→ **EXCERPTED PASSAGE**
As the conventional petroleum shortage becomes increasingly acute and the crude oil prices keep soaring, the markets for non-conventional petroleum are expected to constantly expand.

After comprehensive studies, a panel of CAS Academic Divisions recently made advice on the long- and medium-term development strategy for energy sources that can supplement or substitute petroleum in China.
The report gauges the future development trends of energy sources both in China and the world, making forecasts on the availability of petroleum resources, their demand, and production capacities from 2020 to 2050. It consists of two parts, on supplementation and substitution of petroleum fuel and on improvement and substitution of the power systems of transport vehicles, respectively.
As the conventional petroleum shortage becomes increasingly acute and the crude oil prices keep soaring, the markets for non-conventional petroleum (referring only to extra-heavy oil, and the petroleum from oil sands and oil-shale) are expected to constantly expand, partly making up for the shortfall. Resources of coal and natural gas are relatively abundant in this country, and their conversion into the fuel driving transport vehicles is now technologically viable and could be competitive when prices of conventional fuels are at the high end of the range. During the period of the world’s transition to a post-petroleum economy, increased use of coal and natural gas as a substitute of conventional fuel should be possible. Other optional substitutes include biomass-based ethanol, carbinol, dimethyl ether, bio-diesel, synthetic oil and hydrogen, which are also internationally seen as a direction for development, Azom.com said.

→ **Spatial question entries**
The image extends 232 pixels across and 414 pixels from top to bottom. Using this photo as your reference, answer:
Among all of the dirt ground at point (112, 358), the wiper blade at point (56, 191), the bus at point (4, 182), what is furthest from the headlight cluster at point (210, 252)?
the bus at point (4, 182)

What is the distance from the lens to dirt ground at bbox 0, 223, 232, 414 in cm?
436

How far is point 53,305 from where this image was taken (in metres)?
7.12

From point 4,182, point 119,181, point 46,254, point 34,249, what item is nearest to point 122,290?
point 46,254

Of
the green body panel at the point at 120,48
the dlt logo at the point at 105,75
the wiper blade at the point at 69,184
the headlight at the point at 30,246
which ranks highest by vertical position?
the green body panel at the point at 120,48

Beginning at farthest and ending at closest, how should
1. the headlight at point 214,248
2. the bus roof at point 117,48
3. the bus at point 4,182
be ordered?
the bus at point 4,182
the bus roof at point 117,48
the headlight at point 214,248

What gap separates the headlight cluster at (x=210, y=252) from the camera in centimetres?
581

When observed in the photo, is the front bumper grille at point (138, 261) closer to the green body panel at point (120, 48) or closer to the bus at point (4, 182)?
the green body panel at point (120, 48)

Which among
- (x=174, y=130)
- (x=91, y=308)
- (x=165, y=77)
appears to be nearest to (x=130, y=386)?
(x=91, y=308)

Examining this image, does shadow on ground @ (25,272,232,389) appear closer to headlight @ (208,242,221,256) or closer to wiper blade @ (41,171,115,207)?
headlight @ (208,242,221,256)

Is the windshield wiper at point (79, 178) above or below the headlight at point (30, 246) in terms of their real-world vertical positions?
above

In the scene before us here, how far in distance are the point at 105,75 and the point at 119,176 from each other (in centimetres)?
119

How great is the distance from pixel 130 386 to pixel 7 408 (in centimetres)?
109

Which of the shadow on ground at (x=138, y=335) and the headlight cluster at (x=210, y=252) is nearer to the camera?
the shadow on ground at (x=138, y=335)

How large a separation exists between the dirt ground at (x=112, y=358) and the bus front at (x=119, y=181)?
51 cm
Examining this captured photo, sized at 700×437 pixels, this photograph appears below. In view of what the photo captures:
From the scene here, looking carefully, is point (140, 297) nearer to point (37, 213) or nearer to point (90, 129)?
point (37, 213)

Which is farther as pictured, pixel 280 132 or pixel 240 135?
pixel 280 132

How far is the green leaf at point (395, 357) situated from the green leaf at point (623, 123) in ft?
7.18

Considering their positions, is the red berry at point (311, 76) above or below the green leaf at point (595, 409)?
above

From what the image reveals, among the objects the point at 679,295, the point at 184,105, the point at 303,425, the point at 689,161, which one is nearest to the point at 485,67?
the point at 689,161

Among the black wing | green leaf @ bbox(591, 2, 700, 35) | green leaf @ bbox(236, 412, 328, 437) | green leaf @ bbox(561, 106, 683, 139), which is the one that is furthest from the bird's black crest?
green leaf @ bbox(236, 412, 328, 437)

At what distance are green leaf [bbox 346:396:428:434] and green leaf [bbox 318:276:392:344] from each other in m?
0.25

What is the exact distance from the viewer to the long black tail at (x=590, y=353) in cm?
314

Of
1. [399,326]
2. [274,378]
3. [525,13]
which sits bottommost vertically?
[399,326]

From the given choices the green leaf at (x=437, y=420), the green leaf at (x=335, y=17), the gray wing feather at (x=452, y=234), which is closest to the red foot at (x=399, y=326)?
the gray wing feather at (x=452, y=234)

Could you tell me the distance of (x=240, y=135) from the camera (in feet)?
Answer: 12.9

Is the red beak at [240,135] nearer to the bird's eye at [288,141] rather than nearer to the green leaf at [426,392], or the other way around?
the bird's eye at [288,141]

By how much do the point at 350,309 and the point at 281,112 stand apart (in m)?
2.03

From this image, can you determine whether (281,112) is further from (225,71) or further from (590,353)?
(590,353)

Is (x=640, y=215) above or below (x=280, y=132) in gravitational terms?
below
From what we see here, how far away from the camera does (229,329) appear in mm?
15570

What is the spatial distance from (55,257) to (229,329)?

→ **DIRECTIVE**
Extend the passage about China's petroleum substitution strategy, picking up right after its final sentence.

→ **ANSWER TO THIS PROBLEM**
Equally significant are technological innovations with regard to transport vehicles. There is a need to develop energy-efficient vehicles, vehicles using substitute fuels or powered by electricity, as road transport is a most important part of the transport and communication industry. Rail transit system is a major approach for public transportation and a main way of energy conservation.
Regarding the development of petroleum substitutes, including fuels from non-conventional oil and coal, natural gas and biomass, the report makes the following proposals for action over the next five years:
1. Vigorously promoting the prospecting and assessment of China’s oil shale resources.
2. Deepening the research and development of key technologies that are directly or indirectly associated with liquefaction; providing support to the construction of demonstration plants with an annual production capacity up to one million tons of substitute fuels using the two technological alternatives, with a view to gaining experiences for industrial application of the production technologies.
3. A scientific verification on gasoline and diesel substitutes in an all-round manner should be completed as soon as possible. Also in need is the encouragement given to the technologies using cellulose and semi-cellulose as raw materials for ethanol production. Research should be conducted into the breeding of fast-growing energy-rich plants in desert and desolate areas that can provide biomass for bio-ethanol and bio-diesel manufacturing. Furthermore, efforts should be made to develop mass production bases for those fuels without the occupation of farmlands.
4. Continuously promoting industrialization of the production of bio-ethanol and bio-diesel from biomass.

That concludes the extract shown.